We reviewed all four drafts together at an all-hands editorial meeting. Perplexity’s draft was the most accurate and the most useful as a foundation. We chose it as our starting point. Then we did what no AI engine could do: We added direct quotes from people who were in the room, reflecting the community voices that the Acton Exchange exists to represent.

The key lesson from this experiment is not which engine performed best. It is what the process revealed about judgment. Town Manager John Mangiaratti had observed a few weeks earlier that the tools were helpful for the first 75% of content, but that “the remaining 25% of details, nuance, and context are either missing or incorrect.” Superintendent Peter Light agreed, adding that quality improves with better input prompts.

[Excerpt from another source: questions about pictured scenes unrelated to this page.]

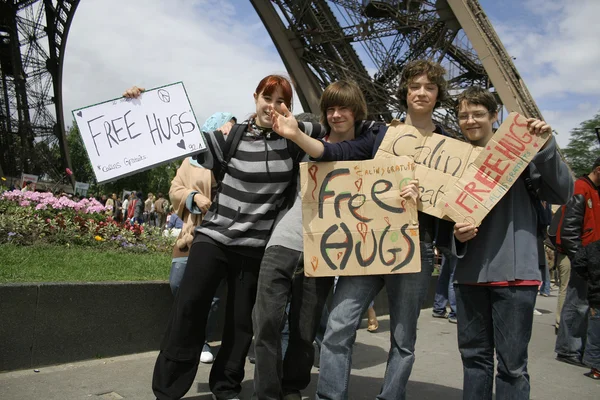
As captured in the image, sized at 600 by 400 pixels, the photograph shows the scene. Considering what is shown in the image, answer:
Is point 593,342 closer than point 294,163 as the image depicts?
No

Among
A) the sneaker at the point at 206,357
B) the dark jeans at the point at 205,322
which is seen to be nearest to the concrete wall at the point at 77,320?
the sneaker at the point at 206,357

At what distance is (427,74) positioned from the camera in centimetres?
263

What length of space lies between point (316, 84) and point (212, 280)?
71.4 ft

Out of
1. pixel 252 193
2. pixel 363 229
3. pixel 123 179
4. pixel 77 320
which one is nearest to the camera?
pixel 363 229

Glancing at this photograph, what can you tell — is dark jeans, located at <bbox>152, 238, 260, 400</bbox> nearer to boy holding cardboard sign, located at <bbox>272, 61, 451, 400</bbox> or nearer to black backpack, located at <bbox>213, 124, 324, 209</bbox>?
black backpack, located at <bbox>213, 124, 324, 209</bbox>

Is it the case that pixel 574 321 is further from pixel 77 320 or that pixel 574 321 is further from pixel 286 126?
pixel 77 320

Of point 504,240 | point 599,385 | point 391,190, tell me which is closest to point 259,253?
point 391,190

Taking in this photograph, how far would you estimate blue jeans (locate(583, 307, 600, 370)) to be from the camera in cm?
432

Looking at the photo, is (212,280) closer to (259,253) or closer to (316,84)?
(259,253)

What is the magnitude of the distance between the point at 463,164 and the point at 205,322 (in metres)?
1.55

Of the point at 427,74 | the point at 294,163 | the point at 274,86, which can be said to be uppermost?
the point at 427,74

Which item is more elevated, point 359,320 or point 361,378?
point 359,320

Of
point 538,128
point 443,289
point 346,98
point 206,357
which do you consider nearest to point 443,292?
point 443,289

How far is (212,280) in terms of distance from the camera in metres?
2.79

That 75/25 split is a practical frame for any content workflow. Use AI to get 75% of the way there quickly. Then apply human expertise, primary source verification, and direct observation to close the gap. The 25% that requires a human is not a bug in the workflow. It is where the judgment lives.

Before adopting any AI tool in your content process, have an explicit conversation with your editor or team about which tasks the AI will handle and which require human oversight. Document your prompt. Run the same prompt through more than one engine when the stakes are high. Verify outputs against primary sources before publishing. And disclose your process to your audience, as the Acton Exchange did at the foot of this published article.

Ann Handley is right that the real skill is judgment: knowing when speed is useful and when it actually erodes something you needed to build. The Acton Exchange experiment didn’t resolve that question. It made the question visible in a way that a prompt engineering course never would.

Prompt literacy gets you to 75%. Judgment literacy is what closes the rest.